第9回 アランデール・ワイナリーの人々
今回はワイナリーで
働いている人たちの紹介をします。

左上からビル、俺、
ロード、スティーブ、ジェフリー
まず、経営責任者兼ワインメーカーのビル。
最初は2〜3日の滞在だけなんだろう
と思ってたみたいなんですが、
結局は俺の研修を受け入れてくれて、
しかも、ホームステイさせてくれました。

ビルはとてもいい経営者です。
スタッフみんなに対してやさしい。
オージーらしく、明るくフレンドリーです。
さすがにワインの知識も豊富でした。

奥さんのサリーはデザイナーの仕事をしています。
普段はやさしいお母さんなんですが、
怒ると怖く、ウィルもアナもよく叱られています。
「宿題しなさい。
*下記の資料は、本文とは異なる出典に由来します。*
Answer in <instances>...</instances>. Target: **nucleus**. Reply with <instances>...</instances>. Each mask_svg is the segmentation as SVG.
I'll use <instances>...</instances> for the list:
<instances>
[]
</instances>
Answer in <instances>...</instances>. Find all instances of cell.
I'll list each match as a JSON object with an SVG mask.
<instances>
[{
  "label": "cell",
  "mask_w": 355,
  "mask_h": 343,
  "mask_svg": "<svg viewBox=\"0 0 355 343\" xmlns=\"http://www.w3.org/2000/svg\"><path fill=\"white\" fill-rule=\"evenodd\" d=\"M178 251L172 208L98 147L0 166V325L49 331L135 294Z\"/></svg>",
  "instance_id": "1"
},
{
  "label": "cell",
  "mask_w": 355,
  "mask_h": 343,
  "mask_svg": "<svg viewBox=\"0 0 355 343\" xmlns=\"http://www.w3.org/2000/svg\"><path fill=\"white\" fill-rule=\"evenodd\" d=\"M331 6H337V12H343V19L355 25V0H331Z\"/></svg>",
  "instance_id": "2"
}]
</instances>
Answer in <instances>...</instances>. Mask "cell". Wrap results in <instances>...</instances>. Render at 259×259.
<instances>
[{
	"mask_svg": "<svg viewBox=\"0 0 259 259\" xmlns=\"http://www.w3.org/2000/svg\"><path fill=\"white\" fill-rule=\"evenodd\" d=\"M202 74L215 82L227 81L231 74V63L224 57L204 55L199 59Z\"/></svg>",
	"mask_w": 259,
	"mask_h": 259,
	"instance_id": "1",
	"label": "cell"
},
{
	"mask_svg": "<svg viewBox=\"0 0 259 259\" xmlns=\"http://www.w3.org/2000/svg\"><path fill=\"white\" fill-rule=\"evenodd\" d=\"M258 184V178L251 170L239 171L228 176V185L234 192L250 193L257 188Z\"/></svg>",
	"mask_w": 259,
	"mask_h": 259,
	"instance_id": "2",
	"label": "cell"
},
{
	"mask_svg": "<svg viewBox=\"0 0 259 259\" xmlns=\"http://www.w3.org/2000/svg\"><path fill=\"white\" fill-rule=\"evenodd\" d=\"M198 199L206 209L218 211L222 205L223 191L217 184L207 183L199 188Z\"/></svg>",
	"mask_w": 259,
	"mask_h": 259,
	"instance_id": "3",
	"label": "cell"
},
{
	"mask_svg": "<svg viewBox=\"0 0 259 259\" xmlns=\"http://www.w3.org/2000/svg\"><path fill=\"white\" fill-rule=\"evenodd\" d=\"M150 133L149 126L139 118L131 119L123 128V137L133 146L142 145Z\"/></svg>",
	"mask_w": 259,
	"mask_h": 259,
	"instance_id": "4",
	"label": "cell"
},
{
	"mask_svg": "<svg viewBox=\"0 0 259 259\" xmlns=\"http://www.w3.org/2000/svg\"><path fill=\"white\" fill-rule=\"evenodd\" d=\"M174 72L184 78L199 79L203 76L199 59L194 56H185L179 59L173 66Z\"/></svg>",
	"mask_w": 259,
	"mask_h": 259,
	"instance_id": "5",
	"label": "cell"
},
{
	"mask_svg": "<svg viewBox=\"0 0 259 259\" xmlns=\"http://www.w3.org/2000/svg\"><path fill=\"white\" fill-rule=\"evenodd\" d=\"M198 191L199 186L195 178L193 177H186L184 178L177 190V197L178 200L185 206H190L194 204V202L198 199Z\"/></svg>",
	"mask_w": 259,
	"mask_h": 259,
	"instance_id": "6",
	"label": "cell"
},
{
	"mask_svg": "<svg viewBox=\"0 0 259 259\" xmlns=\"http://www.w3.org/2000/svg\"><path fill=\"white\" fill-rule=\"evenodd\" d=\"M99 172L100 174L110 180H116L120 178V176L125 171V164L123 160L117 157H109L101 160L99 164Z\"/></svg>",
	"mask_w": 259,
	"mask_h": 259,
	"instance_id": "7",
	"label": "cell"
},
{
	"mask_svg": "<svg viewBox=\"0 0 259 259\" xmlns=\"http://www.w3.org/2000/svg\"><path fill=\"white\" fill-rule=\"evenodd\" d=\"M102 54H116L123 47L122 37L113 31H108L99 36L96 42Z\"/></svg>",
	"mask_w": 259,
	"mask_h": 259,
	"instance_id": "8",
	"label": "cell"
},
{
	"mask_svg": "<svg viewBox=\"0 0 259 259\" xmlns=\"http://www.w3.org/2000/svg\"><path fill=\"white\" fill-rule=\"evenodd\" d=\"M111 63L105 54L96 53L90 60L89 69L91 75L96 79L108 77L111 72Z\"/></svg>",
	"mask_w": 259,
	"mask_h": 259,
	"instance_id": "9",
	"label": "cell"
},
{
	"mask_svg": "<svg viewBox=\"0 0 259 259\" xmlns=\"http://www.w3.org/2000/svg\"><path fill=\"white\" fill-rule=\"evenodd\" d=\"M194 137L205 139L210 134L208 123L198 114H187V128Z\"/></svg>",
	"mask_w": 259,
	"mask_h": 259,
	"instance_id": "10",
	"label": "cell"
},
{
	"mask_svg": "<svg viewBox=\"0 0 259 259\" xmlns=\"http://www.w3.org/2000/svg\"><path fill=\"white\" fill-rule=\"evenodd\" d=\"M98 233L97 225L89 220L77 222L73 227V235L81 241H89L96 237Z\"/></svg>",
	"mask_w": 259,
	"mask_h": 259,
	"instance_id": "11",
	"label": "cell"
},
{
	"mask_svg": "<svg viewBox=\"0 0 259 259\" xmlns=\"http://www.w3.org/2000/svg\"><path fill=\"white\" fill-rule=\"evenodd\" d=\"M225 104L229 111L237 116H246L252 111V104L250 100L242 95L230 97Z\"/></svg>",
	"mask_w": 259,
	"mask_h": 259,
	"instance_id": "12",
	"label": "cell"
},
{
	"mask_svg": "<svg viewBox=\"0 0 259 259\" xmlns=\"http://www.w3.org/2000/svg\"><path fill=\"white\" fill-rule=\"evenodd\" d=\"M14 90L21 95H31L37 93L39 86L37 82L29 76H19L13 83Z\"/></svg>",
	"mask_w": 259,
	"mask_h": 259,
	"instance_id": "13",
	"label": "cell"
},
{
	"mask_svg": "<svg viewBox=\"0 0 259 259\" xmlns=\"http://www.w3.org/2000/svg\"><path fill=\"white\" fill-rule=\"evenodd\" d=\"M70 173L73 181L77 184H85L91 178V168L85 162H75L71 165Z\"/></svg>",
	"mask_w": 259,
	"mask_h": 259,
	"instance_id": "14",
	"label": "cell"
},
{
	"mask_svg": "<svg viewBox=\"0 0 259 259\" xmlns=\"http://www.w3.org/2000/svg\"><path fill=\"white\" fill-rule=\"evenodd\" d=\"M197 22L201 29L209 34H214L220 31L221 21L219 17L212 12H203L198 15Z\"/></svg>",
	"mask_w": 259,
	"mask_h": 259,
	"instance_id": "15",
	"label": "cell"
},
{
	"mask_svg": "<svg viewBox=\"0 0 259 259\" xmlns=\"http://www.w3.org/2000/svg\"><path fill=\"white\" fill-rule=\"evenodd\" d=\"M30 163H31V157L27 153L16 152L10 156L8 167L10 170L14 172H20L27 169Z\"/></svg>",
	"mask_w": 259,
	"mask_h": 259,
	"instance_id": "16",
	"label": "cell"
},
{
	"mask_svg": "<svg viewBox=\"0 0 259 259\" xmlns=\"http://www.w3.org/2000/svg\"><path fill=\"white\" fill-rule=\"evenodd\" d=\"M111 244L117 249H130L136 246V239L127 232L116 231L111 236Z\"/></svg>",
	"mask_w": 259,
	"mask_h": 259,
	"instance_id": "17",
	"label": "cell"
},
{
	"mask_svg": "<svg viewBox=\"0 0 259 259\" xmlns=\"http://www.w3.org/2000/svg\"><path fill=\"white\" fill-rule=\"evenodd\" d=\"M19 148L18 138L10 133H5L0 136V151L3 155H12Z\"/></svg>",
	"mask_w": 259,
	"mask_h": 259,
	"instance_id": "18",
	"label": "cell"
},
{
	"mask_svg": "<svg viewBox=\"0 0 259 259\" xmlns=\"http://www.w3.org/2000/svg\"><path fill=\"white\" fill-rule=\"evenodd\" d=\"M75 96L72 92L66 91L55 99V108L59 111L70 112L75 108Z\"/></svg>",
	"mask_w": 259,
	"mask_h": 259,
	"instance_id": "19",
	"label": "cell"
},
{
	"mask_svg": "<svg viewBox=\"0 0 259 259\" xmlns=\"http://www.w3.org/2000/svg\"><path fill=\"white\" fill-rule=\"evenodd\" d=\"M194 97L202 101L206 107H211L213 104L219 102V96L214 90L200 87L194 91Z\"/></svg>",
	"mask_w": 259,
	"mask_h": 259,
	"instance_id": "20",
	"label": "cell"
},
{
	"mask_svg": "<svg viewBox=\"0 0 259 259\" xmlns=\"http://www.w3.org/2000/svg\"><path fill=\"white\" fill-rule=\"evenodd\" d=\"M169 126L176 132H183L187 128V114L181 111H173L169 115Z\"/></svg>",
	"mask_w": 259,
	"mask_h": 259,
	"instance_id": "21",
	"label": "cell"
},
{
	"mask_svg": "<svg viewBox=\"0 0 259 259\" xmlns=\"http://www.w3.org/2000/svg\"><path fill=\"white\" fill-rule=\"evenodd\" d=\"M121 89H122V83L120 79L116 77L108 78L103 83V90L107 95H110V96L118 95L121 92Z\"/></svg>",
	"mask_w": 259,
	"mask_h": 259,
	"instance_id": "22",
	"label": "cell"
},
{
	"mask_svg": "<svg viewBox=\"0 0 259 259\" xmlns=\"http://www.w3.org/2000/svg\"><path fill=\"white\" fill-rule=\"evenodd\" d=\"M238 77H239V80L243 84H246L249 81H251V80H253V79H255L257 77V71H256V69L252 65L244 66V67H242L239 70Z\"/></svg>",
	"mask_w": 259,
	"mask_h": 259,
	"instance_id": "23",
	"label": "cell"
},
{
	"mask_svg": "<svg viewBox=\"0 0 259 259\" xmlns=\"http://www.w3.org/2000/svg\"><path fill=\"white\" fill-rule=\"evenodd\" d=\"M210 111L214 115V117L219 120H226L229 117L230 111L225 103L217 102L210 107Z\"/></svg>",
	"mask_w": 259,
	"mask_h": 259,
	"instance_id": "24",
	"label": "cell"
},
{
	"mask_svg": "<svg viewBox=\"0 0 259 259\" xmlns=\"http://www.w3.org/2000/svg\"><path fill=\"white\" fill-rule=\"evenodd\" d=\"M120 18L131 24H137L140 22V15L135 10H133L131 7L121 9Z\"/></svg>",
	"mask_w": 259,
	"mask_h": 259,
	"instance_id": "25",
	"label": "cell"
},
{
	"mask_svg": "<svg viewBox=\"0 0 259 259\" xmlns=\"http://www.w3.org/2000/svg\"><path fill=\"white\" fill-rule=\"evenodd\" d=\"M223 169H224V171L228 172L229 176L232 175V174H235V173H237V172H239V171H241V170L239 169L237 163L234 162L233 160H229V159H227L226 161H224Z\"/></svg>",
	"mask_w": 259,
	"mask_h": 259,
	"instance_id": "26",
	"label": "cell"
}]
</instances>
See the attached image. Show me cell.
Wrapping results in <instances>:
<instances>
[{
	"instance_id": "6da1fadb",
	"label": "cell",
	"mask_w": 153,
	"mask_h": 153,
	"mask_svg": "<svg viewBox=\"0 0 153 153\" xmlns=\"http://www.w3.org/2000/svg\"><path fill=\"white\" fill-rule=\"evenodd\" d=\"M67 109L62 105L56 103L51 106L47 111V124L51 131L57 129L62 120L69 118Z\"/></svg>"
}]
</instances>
」っていうのが口癖で
そこら辺は日本の母親と一緒だなって思いました。
アランデールにはもう1人、
スティーブというワインメーカーがいます。
彼はユーモアがあり、すごくおもしろい人です。
オフ・シーズンにはワガ・ワガにある大学で
醸造学を勉強しているそうです。
俺は彼の指示で働いていましたし、
何か質問をしても的確に答えてくれました。

ロードもワイナリーの中で働いています。
フォークリフトやトレーラーの操縦も一番巧く、
機械の扱いのスペシャリストです。
ただ、彼の話す英語はオージー訛りがあって、
「エイト(8)」を「アイト」って発音してます。
最初は話すのに苦労しました。
ジェフリーはニュージーランドから来ている
いわゆる契約社員でした。
彼の兄弟はクリケットの代表選手で、
従兄弟も日本でラグビーをしているそうです。
ジェフリー自身もスポーツマンっていう感じです。
彼は日本に3年間住んでいて、
日本語も話せるようだったんですが、
基本的には英語で話すようにしていました。

ジェフリーはタンクから落ちてしまい。
肘の辺りを骨折しました。
で、10日間くらいは入院してましたが、
なんとか元気に退院してきました。

アレックスはアルバイトで働いています。
高校を卒業したばかりで、
大学に入るまでの夏休みを利用して、
ワイナリーでアルバイトをしてました。
彼も日本語を勉強していて、
たまに変な日本語を喋ってました。

フィアナとアンドレア

セラー・ドア
フィアナとアンドレアはセラー・ドアで働いています。
セラー・ドアっていうのはワイナリーの直売店です。
土・日曜日にはたくさんの人達が
ワインを買いにワイナリーにやって来ます。

この2人は土・日曜も交代で働き、
お客さんの相手をしています。
また、事務の仕事もしています。

アンドレアはジェフリーと同じく、
ニュージーランドから来ています。

マイクとフィルター・マシン
フィルター会社のマイクも
アランデールに来ていました。
彼は澱プレス機を使って、
果汁の澱からきれいな果汁を得るという
作業をしていました。

これは高い機械なので、
小さなワイナリーは澱を捨ててしまうか、
彼のような業者に頼むかのどちらかです。

マイクはメルボルンから来ていて、
もし、ヴィクトリア州に来ることがあれば
いろいろと案内をするよって言ってくれました。
ある日、
ビルの友人のデービットが
ワイナリーを訪ねてきました。

彼はヴィクトリア州で
デービット・トレーガー・ワイナリーという
自分の名前のワイナリーを経営しているそうです。

で、ハンター・バレーと彼の所は
収穫時期が1ヶ月違うので、
もし、こっちの仕事が終わったら、
彼の所で研修してもいいよって言ってくれました。

たった1日会っただけだったんですが、
この出会いは俺にとって、すばらしいチャンスでした。